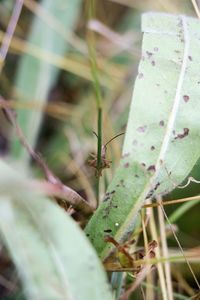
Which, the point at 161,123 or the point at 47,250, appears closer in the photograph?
the point at 47,250

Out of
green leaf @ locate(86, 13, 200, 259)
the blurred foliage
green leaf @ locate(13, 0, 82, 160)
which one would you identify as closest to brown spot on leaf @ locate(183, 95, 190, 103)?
green leaf @ locate(86, 13, 200, 259)

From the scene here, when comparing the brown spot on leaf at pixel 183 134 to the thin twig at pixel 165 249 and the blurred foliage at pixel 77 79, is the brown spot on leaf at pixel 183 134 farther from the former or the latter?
the blurred foliage at pixel 77 79

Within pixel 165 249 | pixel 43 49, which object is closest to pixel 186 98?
pixel 165 249

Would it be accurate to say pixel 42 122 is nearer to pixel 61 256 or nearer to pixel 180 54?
pixel 180 54

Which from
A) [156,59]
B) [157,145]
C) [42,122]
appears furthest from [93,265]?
A: [42,122]

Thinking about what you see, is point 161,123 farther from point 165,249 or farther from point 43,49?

• _Directive_:
Copy out all of the data above word for word, but leave out the pictures.

• _Response below_:
Which, the point at 161,123 or the point at 47,250, appears closer in the photograph?
the point at 47,250

Out of
green leaf @ locate(86, 13, 200, 259)
the blurred foliage
green leaf @ locate(13, 0, 82, 160)
which one would you identify as closest to brown spot on leaf @ locate(183, 95, 190, 103)?
green leaf @ locate(86, 13, 200, 259)

From the scene here, when comparing the brown spot on leaf at pixel 183 134 to the thin twig at pixel 165 249 and the blurred foliage at pixel 77 79, is the brown spot on leaf at pixel 183 134 farther from the former or the latter?
the blurred foliage at pixel 77 79

Within pixel 165 249 | pixel 43 49, which object is closest to pixel 186 98?
pixel 165 249

Would it be accurate to say pixel 42 122 is nearer to pixel 61 256 or nearer to pixel 180 54?
pixel 180 54

Which from
A) [156,59]
B) [157,145]
C) [42,122]
appears furthest from [93,265]?
A: [42,122]

Thinking about what you see, is point 161,123 farther from point 165,249 or farther from point 43,49?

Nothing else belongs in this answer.